Der Bf. bekämpfte die Weigerung der Lohnzahlung für den Zeitraum der Suspendierung und die Entlassung vor dem Landgericht Bacau. Er erhob auch die Einrede, dass der Beschluss, ihn zu entlassen, verspätet erfolgt sei.

Mit Urteil vom 16.12.2005 wies das Gericht die Klage des Bf. wegen der Weigerung der Lohnzahlung ab und verwies dabei im Wesentlichen auf die Ausführungen der Staatsanwaltschaft im Beschluss zur Einstellung des Strafverfahrens bzw. gab diese teilweise sogar wörtlich wieder. Das Berufungsgericht Bacau bestätigte das Urteil des Landgerichts am 19.4.2006.

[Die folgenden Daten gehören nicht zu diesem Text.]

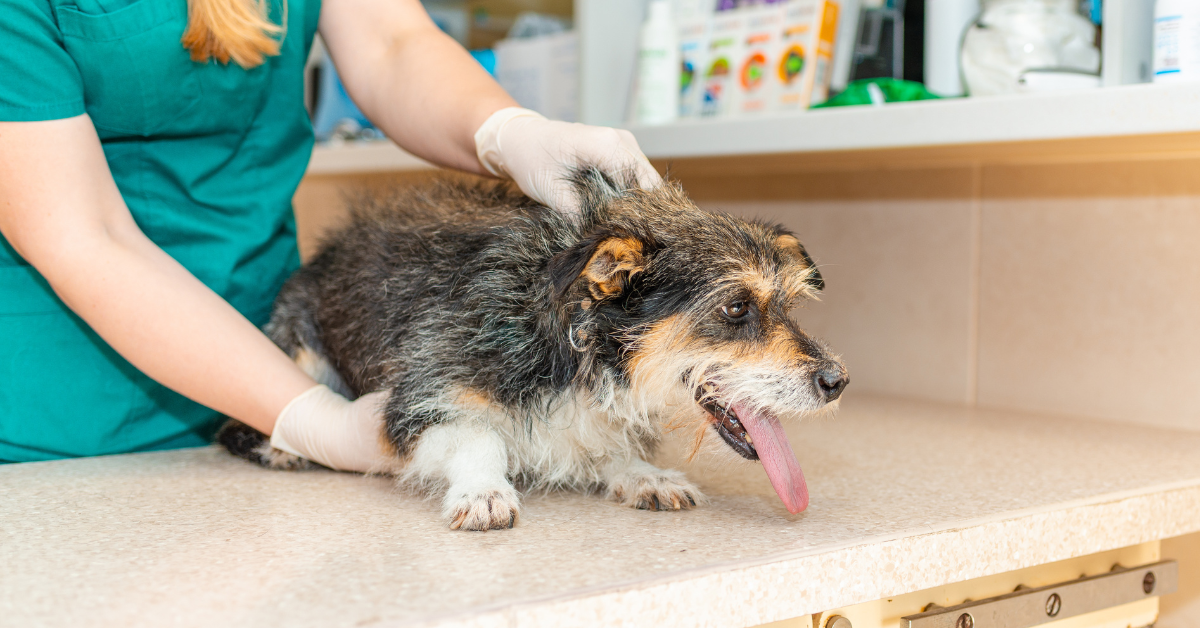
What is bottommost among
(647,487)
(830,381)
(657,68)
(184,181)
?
(647,487)

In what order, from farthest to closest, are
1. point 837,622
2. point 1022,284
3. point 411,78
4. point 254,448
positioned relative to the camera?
point 1022,284 → point 411,78 → point 254,448 → point 837,622

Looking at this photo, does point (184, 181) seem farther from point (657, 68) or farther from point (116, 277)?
point (657, 68)

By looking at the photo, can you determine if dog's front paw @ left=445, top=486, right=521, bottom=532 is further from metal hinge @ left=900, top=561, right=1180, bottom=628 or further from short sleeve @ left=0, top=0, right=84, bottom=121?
short sleeve @ left=0, top=0, right=84, bottom=121

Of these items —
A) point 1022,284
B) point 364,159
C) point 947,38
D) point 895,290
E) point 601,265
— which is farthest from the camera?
point 364,159

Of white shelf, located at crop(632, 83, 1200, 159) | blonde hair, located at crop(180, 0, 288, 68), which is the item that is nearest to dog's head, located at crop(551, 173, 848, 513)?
white shelf, located at crop(632, 83, 1200, 159)

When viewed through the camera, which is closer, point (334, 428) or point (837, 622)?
point (837, 622)

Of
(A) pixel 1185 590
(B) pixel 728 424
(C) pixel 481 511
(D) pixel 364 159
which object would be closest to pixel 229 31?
(C) pixel 481 511

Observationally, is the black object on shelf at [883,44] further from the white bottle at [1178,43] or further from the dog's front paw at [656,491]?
the dog's front paw at [656,491]

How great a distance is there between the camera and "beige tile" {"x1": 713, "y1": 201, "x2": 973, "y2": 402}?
6.61ft

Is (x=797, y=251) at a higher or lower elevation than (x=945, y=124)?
lower

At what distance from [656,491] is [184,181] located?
0.87m

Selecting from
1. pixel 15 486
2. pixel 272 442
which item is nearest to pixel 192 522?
pixel 272 442

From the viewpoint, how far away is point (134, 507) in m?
1.11

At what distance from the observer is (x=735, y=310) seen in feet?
3.76
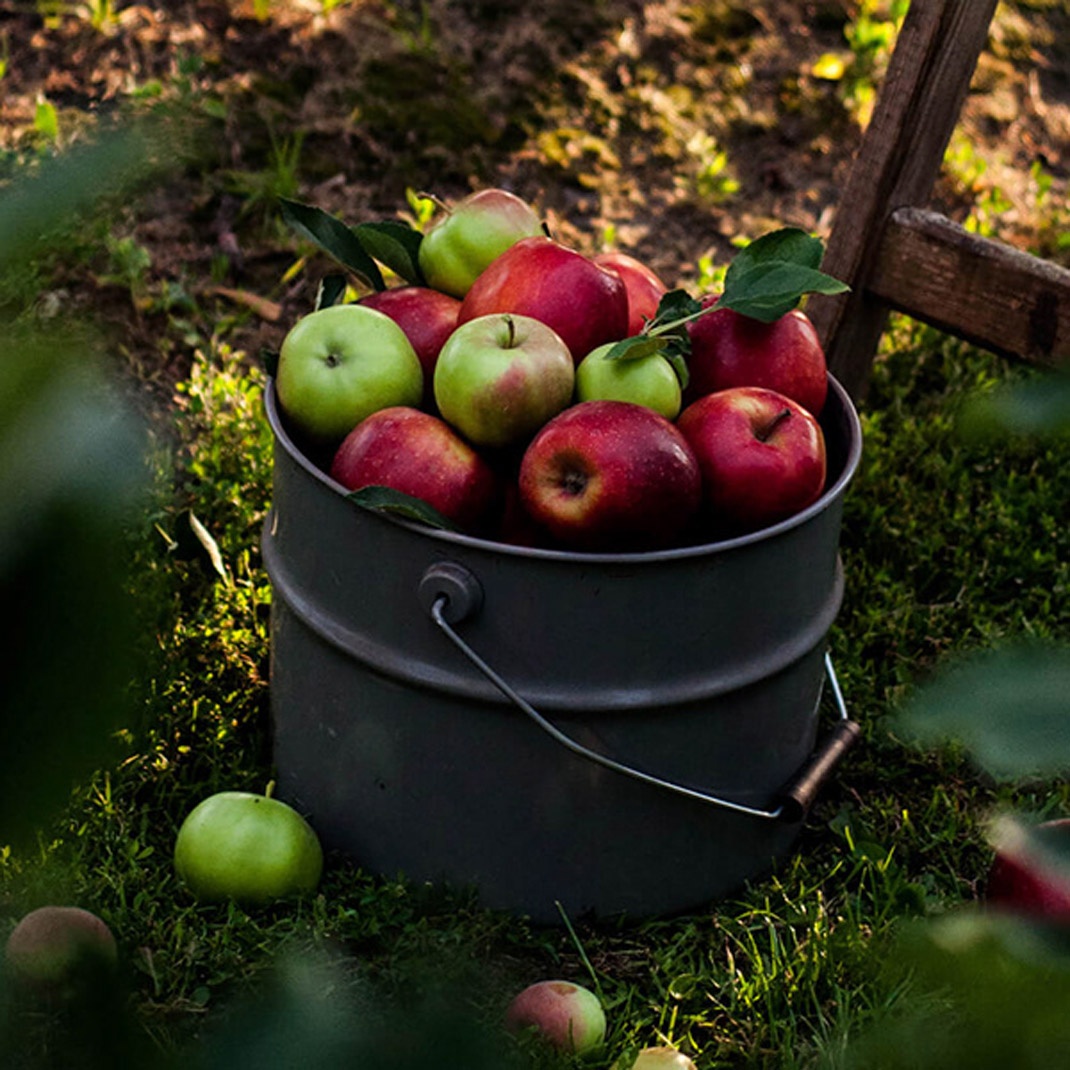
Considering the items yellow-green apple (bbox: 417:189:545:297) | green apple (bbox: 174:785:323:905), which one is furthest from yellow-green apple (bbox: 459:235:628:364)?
green apple (bbox: 174:785:323:905)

Am 19.10.2005 wies das Gericht die Verspätungseinrede des Bf. zurück. Am 2.11.2005 wurde auch die Klage des Bf. hinsichtlich der Entlassung abgewiesen. Das Gericht stellte - neuerlich unter Verweis auf die Ausführungen des Staatsanwalts im Einstellungsbeschluss - fest, dass es erwiesen sei, dass der Bf. sich schwerer Disziplinarvergehen schuldig gemacht habe. Die Verjährung bewirke nicht die Tilgung des Schuldspruchs, sondern stehe lediglich der Anwendung einer Strafe entgegen. Das Berufungsgericht Bacau wies die Berufung des Bf. am 19.4.2006 ab.

Rechtliche Beurteilung

Rechtsausführungen:

Der Bf. behauptet, die nationalen Gerichte hätten sich bei der Abweisung seiner Zivilklagen auf einen Schuldspruch gestützt, den sie allein aus dem staatsanwaltlichen Beschluss zur Einstellung des gegen ihn gerichteten strafrechtlichen Verfahrens wegen Verjährung abgeleitet hätten. Er fühlt sich in seinem Recht nach Art. 6 Abs. 2 EMRK (Unschuldsvermutung) verletzt.

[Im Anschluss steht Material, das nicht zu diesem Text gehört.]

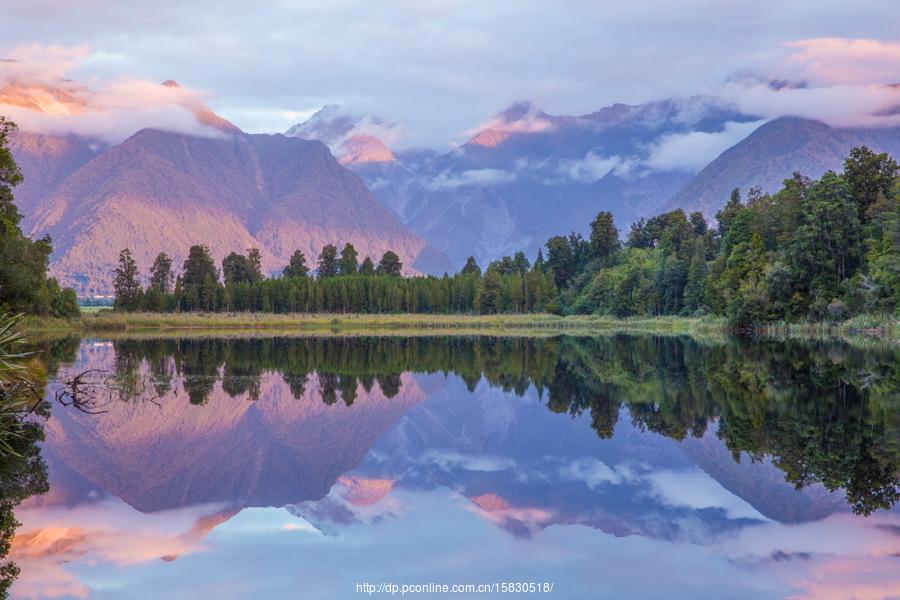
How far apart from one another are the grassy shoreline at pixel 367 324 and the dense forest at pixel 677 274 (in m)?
3.73

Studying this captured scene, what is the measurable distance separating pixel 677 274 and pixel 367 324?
142 ft

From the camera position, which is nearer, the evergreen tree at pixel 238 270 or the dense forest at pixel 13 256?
the dense forest at pixel 13 256

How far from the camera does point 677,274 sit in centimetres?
11719

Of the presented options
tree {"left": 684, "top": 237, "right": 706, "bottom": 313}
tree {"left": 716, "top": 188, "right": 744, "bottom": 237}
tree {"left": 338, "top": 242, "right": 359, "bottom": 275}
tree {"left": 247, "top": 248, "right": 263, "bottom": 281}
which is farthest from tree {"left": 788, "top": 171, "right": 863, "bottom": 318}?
tree {"left": 247, "top": 248, "right": 263, "bottom": 281}

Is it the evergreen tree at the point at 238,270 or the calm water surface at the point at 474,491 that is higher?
the evergreen tree at the point at 238,270

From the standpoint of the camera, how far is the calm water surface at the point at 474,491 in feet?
36.5

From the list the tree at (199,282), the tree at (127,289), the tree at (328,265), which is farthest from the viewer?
the tree at (328,265)

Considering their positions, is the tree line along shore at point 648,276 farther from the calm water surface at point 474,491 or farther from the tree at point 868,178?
the calm water surface at point 474,491

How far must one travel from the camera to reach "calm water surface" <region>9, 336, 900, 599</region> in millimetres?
11133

Der Bf. rügt weiters eine Verletzung von Art. 6 Abs. 1 EMRK (Recht auf ein faires Verfahren), da das Berufungsgericht Bacau im Fall eines Arbeitskollegen des Bf., der sich hinsichtlich der Verspätung der Entlassung in einer identischen Situation wie er selbst befunden habe, anders entschieden habe.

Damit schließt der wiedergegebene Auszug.